**Text segment**
# # #
And applying that test to the instant appeal, the majority in the Court of Appeal having determined that the court of trial had no jurisdiction, and nothing further to determine in regard to the rights of the parties, (their subsequent examination of the issue 9 assuming they are wrong) notwithstanding). The decision is therefore final as being a final decision of the Court of Appeal, and the Appellant would need no leave of this Court to file an appeal on the grounds of jurisdiction. Their application is unnecessary and it is hereby struck out.

 

The next issue for consideration is jurisdiction. Uthman Mohammed J. C A said pointedly that a State High Court has no jurisdiction to try nay case on a matter concerning the opening of letter of credit, in which there is a collateral agreement of carriage of goods by sea. The learned Justice of the Court of Appeal relied upon the decision of this Court in America International Insurance Company v. Creekay Trader Ltd. (1981) 5 S. C. 81, that the Administration of Justice Act of England, 1956 being the law which had given jurisdiction to the Judges of the English Court of Admiralty is applicable to Nigeria, and the Federal High Court by virtue of section 7(1) of the Federal Revenue Court Act 1973 has the exclusive jurisdiction to hear and determine al claims within the Admiralty jurisdiction. As the conditions for the carriage of the goods in this case, and the age of the ship which must be so used, relate t a claim arising out of an agreement relating to the carriage of goods in a ship or to the use of hire of a ship it is an Admiralty matter by virtue of the decision of this Court in American International Insurance Co. v Ceekay Trader Ltd. (supra) which approved the decision of the English decision in The St. Elefferio (1957) p. 179

 

In the instant case, the learned Justice of the Court of Appeal held that there was a contract between ASDECAMO, the sellers of the cement and Bryanson Italiana S. R. L. to carry the cement by sea to Lagos adding that the contract was within the overall contract between the buyer and the seller.
# # #
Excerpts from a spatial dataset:
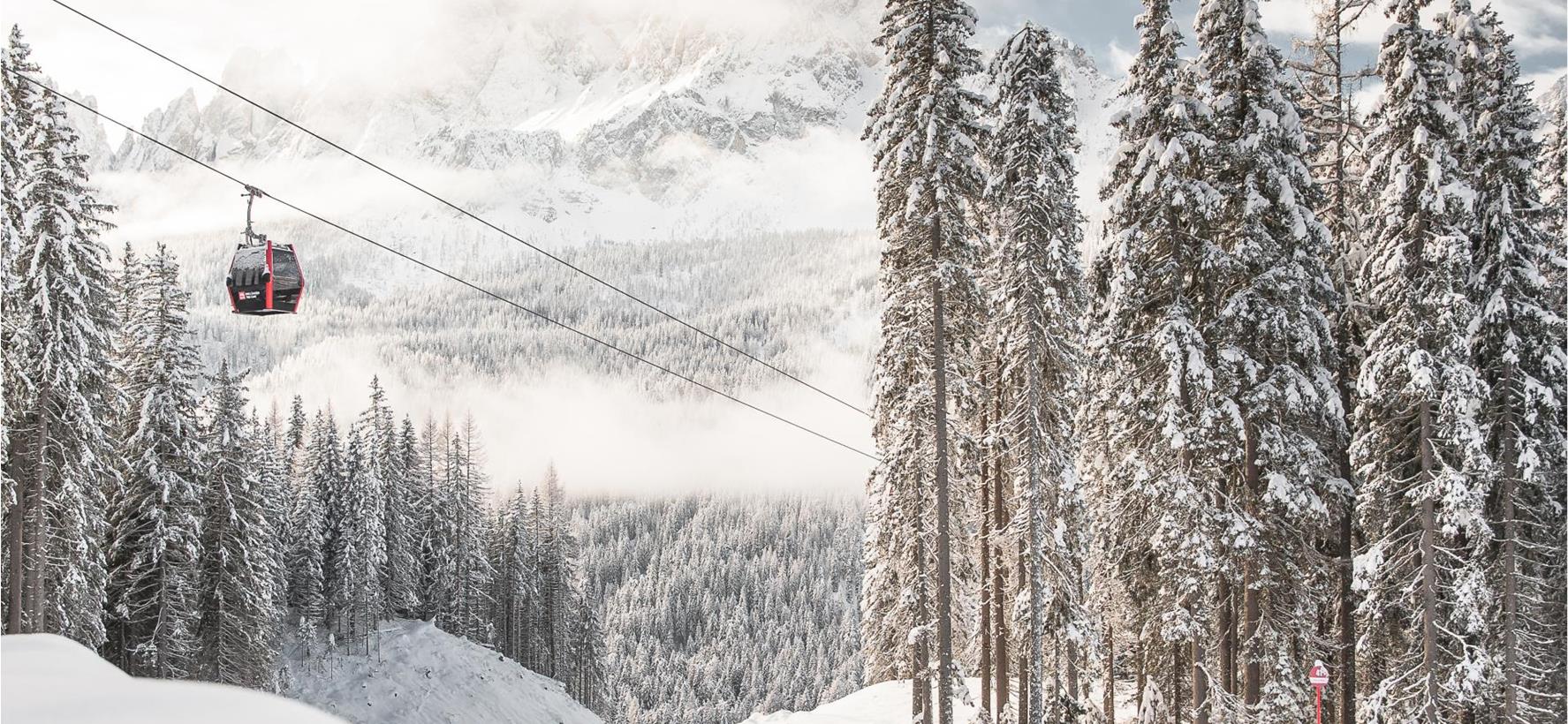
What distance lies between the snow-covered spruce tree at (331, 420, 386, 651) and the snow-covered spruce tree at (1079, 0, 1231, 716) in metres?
45.0

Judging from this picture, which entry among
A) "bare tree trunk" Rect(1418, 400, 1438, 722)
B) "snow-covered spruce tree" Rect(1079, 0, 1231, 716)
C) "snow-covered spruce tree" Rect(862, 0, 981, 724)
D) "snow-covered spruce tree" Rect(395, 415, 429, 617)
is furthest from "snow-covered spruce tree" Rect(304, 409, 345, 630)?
"bare tree trunk" Rect(1418, 400, 1438, 722)

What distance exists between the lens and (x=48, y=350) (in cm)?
2300

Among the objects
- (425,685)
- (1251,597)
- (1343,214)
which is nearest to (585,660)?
(425,685)

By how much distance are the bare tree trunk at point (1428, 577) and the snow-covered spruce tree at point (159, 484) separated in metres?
32.9

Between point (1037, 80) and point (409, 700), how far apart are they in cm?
4402

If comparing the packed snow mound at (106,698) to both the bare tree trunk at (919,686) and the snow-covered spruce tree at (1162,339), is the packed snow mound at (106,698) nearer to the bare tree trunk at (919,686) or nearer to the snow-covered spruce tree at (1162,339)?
the snow-covered spruce tree at (1162,339)

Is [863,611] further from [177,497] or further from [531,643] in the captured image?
[531,643]

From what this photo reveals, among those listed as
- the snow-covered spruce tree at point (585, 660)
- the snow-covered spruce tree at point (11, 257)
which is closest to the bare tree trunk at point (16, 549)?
the snow-covered spruce tree at point (11, 257)

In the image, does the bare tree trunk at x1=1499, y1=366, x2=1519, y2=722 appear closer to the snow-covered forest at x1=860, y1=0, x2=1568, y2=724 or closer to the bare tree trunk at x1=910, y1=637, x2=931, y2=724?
the snow-covered forest at x1=860, y1=0, x2=1568, y2=724

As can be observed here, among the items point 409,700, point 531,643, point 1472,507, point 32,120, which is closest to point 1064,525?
point 1472,507

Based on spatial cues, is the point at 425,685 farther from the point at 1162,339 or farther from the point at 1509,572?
the point at 1509,572

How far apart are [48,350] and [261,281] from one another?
22.2 feet

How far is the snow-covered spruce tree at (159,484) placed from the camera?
3097cm

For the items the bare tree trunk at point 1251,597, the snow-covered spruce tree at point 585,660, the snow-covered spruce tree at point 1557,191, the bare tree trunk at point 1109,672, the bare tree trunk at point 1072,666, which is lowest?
the snow-covered spruce tree at point 585,660
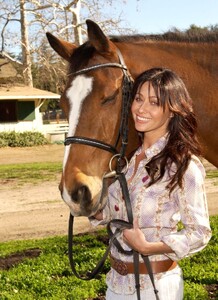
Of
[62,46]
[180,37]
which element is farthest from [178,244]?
[180,37]

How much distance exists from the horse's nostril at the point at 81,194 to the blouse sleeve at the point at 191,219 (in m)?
0.43

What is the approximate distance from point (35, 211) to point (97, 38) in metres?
7.61

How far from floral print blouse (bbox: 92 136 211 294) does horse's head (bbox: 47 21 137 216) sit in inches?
6.6

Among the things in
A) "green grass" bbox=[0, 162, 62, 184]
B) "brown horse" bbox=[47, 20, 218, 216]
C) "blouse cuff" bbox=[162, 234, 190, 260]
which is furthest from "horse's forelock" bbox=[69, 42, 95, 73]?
"green grass" bbox=[0, 162, 62, 184]

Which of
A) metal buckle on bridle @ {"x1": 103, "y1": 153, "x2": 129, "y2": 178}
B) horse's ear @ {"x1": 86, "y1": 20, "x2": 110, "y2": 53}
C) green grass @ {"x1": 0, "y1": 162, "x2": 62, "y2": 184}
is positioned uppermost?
horse's ear @ {"x1": 86, "y1": 20, "x2": 110, "y2": 53}

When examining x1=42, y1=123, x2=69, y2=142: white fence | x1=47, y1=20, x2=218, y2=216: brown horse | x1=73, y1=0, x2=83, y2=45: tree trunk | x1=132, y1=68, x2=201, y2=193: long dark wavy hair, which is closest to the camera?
x1=132, y1=68, x2=201, y2=193: long dark wavy hair

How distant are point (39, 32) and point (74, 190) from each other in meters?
22.9

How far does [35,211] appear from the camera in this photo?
9766 millimetres

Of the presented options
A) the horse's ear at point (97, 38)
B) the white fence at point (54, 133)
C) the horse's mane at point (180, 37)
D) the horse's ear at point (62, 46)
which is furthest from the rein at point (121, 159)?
the white fence at point (54, 133)

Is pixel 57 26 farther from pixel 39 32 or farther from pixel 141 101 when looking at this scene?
pixel 141 101

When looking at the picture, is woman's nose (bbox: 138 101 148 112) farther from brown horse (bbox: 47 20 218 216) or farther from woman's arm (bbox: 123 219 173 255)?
woman's arm (bbox: 123 219 173 255)

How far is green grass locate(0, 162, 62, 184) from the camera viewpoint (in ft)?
47.4

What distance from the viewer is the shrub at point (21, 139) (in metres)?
24.9

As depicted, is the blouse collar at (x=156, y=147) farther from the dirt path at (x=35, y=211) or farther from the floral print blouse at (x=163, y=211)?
the dirt path at (x=35, y=211)
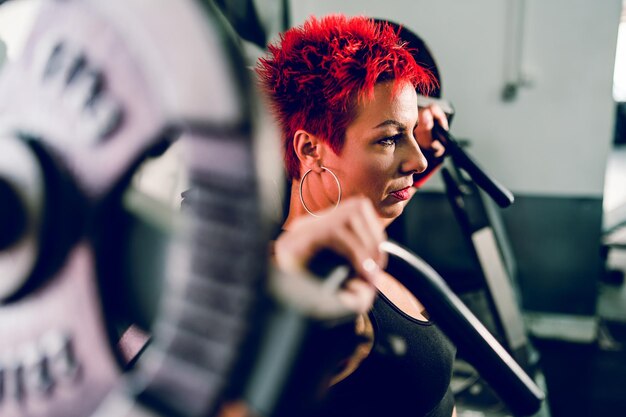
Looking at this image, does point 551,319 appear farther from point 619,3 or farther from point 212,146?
point 212,146

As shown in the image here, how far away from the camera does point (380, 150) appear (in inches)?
28.7

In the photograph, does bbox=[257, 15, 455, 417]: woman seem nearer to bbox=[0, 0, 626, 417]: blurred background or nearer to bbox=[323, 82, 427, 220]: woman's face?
bbox=[323, 82, 427, 220]: woman's face

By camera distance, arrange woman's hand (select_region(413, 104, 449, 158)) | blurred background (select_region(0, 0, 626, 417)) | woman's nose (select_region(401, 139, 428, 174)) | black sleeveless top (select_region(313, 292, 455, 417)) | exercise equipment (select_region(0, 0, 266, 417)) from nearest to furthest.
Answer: exercise equipment (select_region(0, 0, 266, 417)) → black sleeveless top (select_region(313, 292, 455, 417)) → woman's nose (select_region(401, 139, 428, 174)) → woman's hand (select_region(413, 104, 449, 158)) → blurred background (select_region(0, 0, 626, 417))

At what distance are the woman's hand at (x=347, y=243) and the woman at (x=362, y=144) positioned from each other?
38 centimetres

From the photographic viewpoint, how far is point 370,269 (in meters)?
0.25

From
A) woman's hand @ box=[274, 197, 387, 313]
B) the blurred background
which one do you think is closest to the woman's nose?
woman's hand @ box=[274, 197, 387, 313]

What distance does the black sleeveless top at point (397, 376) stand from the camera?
2.09ft

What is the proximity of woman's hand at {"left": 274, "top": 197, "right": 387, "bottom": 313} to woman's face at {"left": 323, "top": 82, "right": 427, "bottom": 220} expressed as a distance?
1.54 ft

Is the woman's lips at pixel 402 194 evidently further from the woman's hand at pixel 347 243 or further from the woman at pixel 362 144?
the woman's hand at pixel 347 243

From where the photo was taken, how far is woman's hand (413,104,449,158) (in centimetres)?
89

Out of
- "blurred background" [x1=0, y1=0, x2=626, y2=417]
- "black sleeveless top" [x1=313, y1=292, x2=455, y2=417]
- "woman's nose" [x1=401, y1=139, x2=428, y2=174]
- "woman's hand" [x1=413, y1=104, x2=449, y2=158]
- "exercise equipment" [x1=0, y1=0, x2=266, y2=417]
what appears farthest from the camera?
"blurred background" [x1=0, y1=0, x2=626, y2=417]

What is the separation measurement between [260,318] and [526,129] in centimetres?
204

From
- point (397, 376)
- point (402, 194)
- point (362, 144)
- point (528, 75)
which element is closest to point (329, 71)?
point (362, 144)

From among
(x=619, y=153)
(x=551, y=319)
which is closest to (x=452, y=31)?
(x=551, y=319)
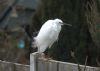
# # #
**To be done**
Please reproduce the stretch of the jurisdiction ruling above that opens with "In the instant" and closes with "and the seller.", word for word.

**Response**
In the instant case, the learned Justice of the Court of Appeal held that there was a contract between ASDECAMO, the sellers of the cement and Bryanson Italiana S. R. L. to carry the cement by sea to Lagos adding that the contract was within the overall contract between the buyer and the seller.